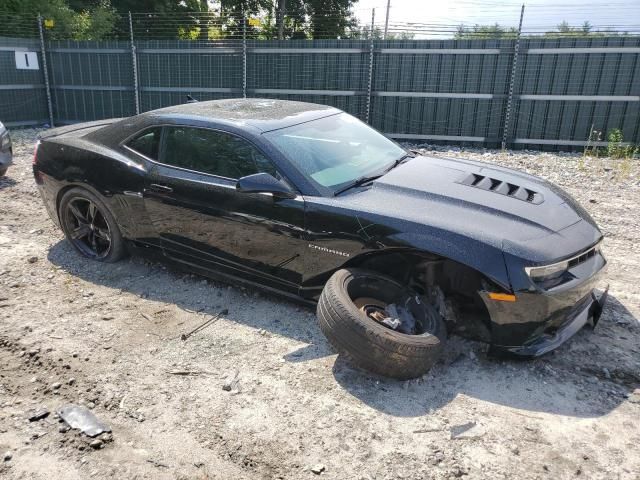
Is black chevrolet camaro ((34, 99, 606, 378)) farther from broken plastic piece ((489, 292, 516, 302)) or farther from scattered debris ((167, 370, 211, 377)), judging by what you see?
scattered debris ((167, 370, 211, 377))

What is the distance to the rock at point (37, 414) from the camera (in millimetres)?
2912

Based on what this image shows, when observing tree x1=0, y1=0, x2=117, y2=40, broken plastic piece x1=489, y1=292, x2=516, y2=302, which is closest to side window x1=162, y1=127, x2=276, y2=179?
broken plastic piece x1=489, y1=292, x2=516, y2=302

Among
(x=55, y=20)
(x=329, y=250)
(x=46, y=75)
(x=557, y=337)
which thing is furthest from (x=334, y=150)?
(x=55, y=20)

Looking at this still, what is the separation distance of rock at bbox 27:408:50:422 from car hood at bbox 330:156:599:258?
2208mm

§ **Required work**: Copy all of the items above verbatim, leaving out the pictures.

§ **Result**:
Is black chevrolet camaro ((34, 99, 606, 378)) farther from broken plastic piece ((489, 292, 516, 302)) or farther from scattered debris ((167, 370, 211, 377)), judging by what you see?
scattered debris ((167, 370, 211, 377))

What is the distance to the rock at point (37, 414) from the camera (in millimetres)?
2912

Based on what this image shows, when observing tree x1=0, y1=0, x2=117, y2=40, broken plastic piece x1=489, y1=292, x2=516, y2=302, which is closest to side window x1=162, y1=127, x2=276, y2=179?
broken plastic piece x1=489, y1=292, x2=516, y2=302

Among
(x=55, y=20)
(x=329, y=250)
(x=46, y=75)
(x=557, y=337)
which thing is furthest from (x=334, y=150)?
(x=55, y=20)

Looking at this still, what is the separation distance of rock at bbox 27:408:50:422 from car hood at bbox 330:156:599:258?
2208mm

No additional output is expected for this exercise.